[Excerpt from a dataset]
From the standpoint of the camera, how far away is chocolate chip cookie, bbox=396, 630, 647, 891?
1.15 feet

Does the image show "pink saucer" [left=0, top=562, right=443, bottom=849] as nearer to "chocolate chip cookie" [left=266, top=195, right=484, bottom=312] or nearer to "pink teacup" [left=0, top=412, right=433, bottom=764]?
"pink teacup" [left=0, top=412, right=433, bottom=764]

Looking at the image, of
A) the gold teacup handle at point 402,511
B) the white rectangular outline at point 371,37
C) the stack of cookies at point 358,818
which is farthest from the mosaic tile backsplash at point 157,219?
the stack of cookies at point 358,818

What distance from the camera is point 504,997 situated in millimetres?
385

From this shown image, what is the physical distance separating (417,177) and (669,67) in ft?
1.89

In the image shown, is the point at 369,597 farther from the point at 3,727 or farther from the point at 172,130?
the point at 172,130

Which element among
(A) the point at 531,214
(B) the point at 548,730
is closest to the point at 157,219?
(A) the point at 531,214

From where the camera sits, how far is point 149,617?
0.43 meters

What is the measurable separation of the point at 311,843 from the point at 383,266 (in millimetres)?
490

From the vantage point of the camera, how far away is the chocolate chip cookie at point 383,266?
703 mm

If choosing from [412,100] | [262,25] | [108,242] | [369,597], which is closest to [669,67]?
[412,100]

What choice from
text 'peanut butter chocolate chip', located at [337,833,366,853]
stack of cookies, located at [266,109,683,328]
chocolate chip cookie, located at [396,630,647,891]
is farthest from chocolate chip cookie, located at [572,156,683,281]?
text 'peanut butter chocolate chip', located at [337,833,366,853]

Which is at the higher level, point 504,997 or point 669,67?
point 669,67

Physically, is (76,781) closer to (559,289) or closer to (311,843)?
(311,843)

The problem
Rewrite the lines from the one containing "What choice from" through the end of the material, renaming "stack of cookies" as "pile of cookies" and leaving everything else unchanged.

Written reply
What choice from
text 'peanut butter chocolate chip', located at [337,833,366,853]
pile of cookies, located at [266,109,683,328]
chocolate chip cookie, located at [396,630,647,891]
is farthest from chocolate chip cookie, located at [572,156,683,281]?
text 'peanut butter chocolate chip', located at [337,833,366,853]

Which is at the higher level, point 504,997 or point 669,67?
point 669,67

Physically, is (76,781) closer to (559,289) or closer to (311,843)?
(311,843)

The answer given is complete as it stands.